> **Records**

· · · ·

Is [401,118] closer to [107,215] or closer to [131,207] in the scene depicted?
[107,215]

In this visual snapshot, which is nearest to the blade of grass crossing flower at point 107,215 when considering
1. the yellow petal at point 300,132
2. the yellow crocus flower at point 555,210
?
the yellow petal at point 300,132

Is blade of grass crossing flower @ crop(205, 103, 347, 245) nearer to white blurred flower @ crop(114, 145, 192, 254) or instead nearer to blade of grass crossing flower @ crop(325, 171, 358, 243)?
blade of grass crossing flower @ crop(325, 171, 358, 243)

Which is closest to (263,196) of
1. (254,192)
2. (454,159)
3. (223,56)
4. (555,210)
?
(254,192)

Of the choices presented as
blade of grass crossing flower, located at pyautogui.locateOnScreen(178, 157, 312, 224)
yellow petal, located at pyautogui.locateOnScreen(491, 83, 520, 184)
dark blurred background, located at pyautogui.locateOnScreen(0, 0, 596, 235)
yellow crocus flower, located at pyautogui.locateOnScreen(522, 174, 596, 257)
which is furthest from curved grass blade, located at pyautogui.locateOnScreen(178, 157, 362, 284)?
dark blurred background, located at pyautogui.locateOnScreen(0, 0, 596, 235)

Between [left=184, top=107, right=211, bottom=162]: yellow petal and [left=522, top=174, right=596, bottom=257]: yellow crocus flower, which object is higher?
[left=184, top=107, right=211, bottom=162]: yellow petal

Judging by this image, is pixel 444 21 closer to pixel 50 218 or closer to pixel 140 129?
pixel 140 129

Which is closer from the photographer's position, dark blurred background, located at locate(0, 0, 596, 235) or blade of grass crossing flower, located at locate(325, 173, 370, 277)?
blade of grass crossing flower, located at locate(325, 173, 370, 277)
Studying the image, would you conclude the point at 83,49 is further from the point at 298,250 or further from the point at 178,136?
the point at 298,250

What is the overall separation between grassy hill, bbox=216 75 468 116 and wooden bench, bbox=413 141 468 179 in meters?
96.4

· · · ·

> **What this task involves**
Retype, without any change, the lines of the material from the one containing "Studying the image, would" through the end of the material, both ends included.

> **Task result**
Studying the image, would you conclude the point at 83,49 is further from the point at 298,250 or further from the point at 178,136?
the point at 298,250

What is the overall separation between grassy hill, bbox=216 75 468 116 and wooden bench, bbox=413 141 468 179 in meters?
96.4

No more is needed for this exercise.